The Cynefin framework
The name Cynefin is a Welsh word whose literal
translation into English as habitat or place fails to do it
justice. It is more properly understood as the place of our
multiple affiliations, the sense that we all, individually and
collectively, have many roots, cultural, religious,
geographic, tribal, and so forth. We can never be fully aware
of the nature of those affiliations, but they profoundly
influence what we are. The name seeks to remind us that all
human interactions are strongly influenced and frequently
determined by the patterns of our multiple experiences, both
through the direct influence of personal experience and
through collective experience expressed as stories.
..
The Cynefin framework originated in the practice of
knowledge management as a means of distinguishing between
formal and informal communities, and as a means of talking
about the interaction of both with structured processes and
uncertain conditions. It has now outgrown its application in
knowledge management, having been in use by our group for
several years in consultancy and action research in knowledge
management, strategy, management, training, cultural change,
policy-making, product development, market creation, and
branding. We are now beginning to apply it to the areas of
leadership, customer relationship management, and supply chain
management, with other topics to come.
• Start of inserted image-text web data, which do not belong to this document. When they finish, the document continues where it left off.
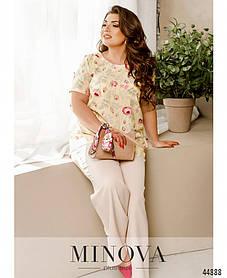 Асимметричная блузка  из софта кремового цвета с цветочками большой размер от 50 до 68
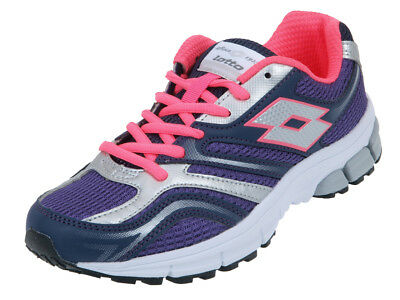 Chaussures running Lotto Zenith running w fonce Violet 43663 - Neuf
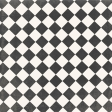 Food Day - Checkered Floor Paper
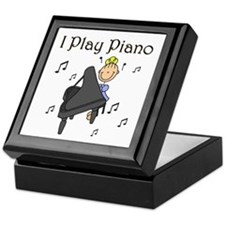 I Play Piano Keepsake Box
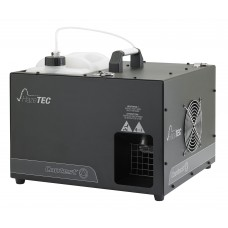 Contest HAZETEC  - 1400W smoke and fog machine
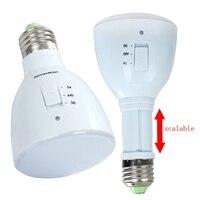 Bulb Flashlight LED Emergency Light Bulb E27 4W 33 LED Rechargeable White Light Magic Lamp Camping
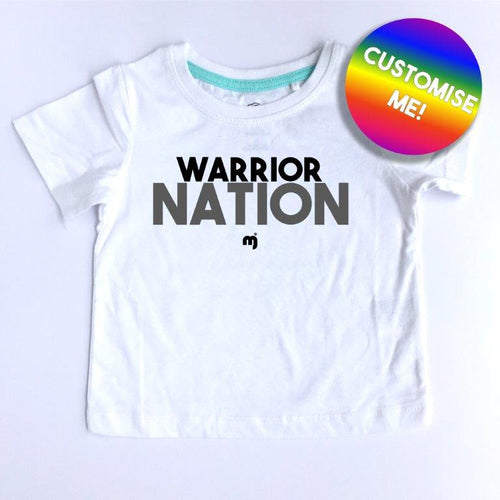 Warrior nation - Personalised boy's tee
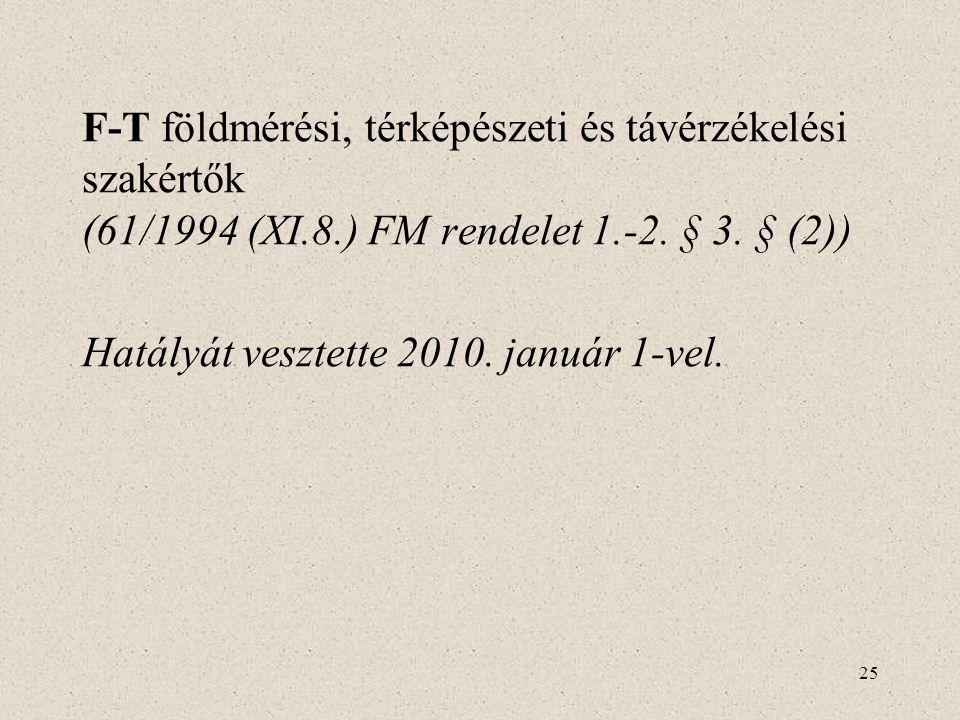 25 F-T földmérési, térképészeti és távérzékelési szakértők (61/1994 (XI.8.) FM rendelet 1.-2. § 3. § (2)) Hatályát vesztette 2010. január 1-vel.
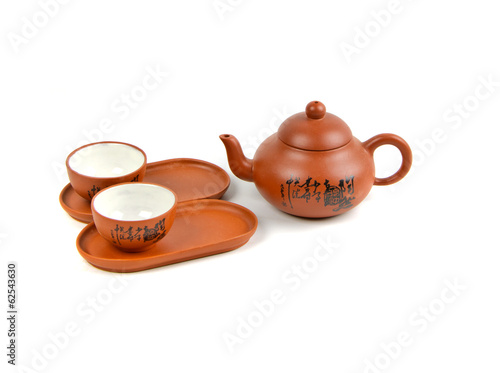clay teapot with cups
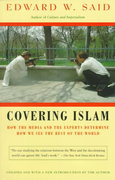 Covering Islam 1st Edition 9780679758907 0679758909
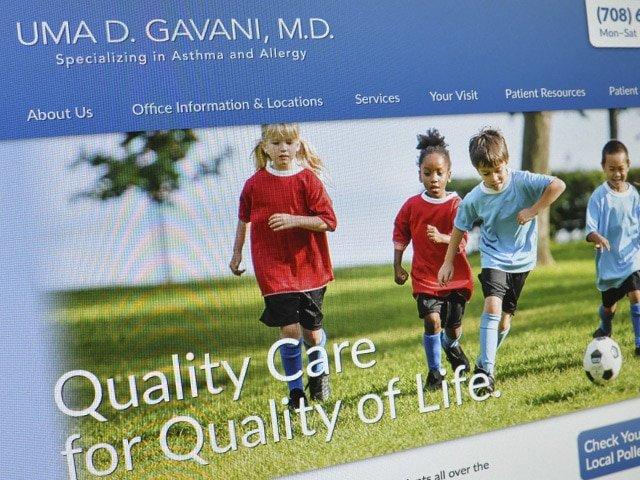 Dr. Gavani Web Site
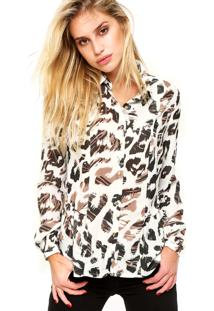 Camisa Manga Longa Forum Animal Print Off White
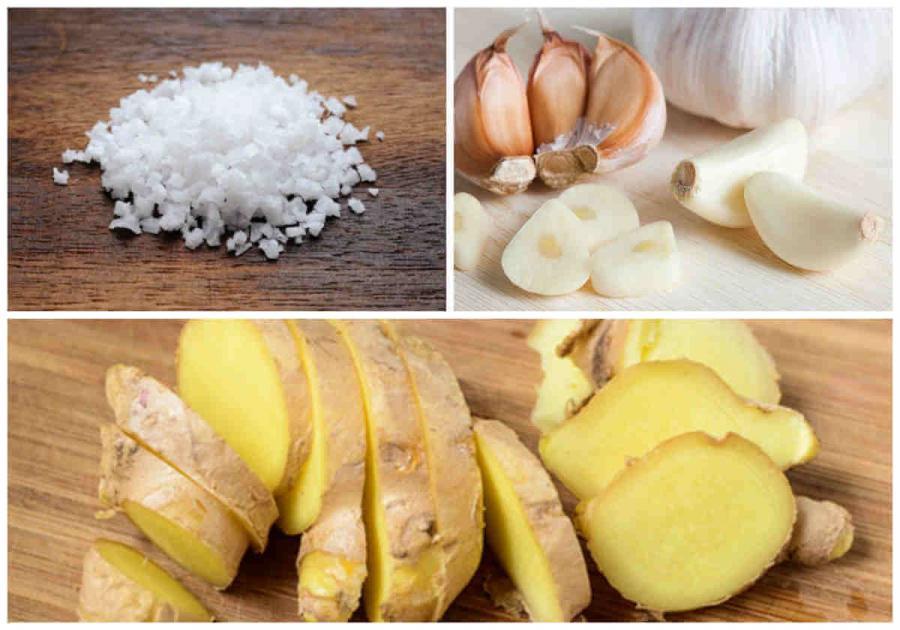 Chữa đau rức răng bằng nguyên liệu có sẵn trong bếp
It has also been used
by third parties.
38
We consider Cynefin a sense-making framework, which
means that its value is not so much in logical arguments or
empirical verifications as in its effect on the sense-making
and decision-making capabilities of those who use it. We have
found that it gives decision makers powerful new constructs
that they can use to make sense of a wide range of unspecified
problems. It also helps people to break out of old ways of
thinking and to consider intractable problems in new ways. The
framework is particularly useful in collective sense-making,
in that it is designed to allow shared understandings to
emerge through the multiple discourses of the decision-making
group.
..
We make a strong distinction here between sense-making
frameworks and categorization frameworks. In a
categorization framework, four quadrants are often presented
in a two-by-two matrix (for examples, pick up any management
textbook or analyst report). Typically, it is clear (though
often unstated) that the most desirable situation is to be
found in the upper right-hand quadrant, so the real value of
such a framework is to figure out how to get to the upper
right. In contrast, none of the domains we will describe here
is more desirable than any other; there are no implied value
axes. Instead, the framework is used primarily to consider the
dynamics of situations, decisions, perspectives, conflicts,
and changes in order to come to a consensus for
decision-making under uncertainty.
..
As can be seen in
Figure 1,
the Cynefin framework has five domains, four of which are
named, and a fifth central area, which is the domain of
disorder. The right-hand domains are those of order, and the
left-hand domains those of un-order.
..
Figure 1
..
Ordered domain: Known causes and effects. Here,
cause and effect relationships are generally linear, empirical
in nature, and not open to dispute. Repeatability allows for
predictive models to be created, and the objectivity is such
that any reasonable person would accept the constraints of
best practice. This is the domain of process reengineering, in
which knowledge is captured and embedded in structured
processes to ensure consistency. The focus is on efficiency.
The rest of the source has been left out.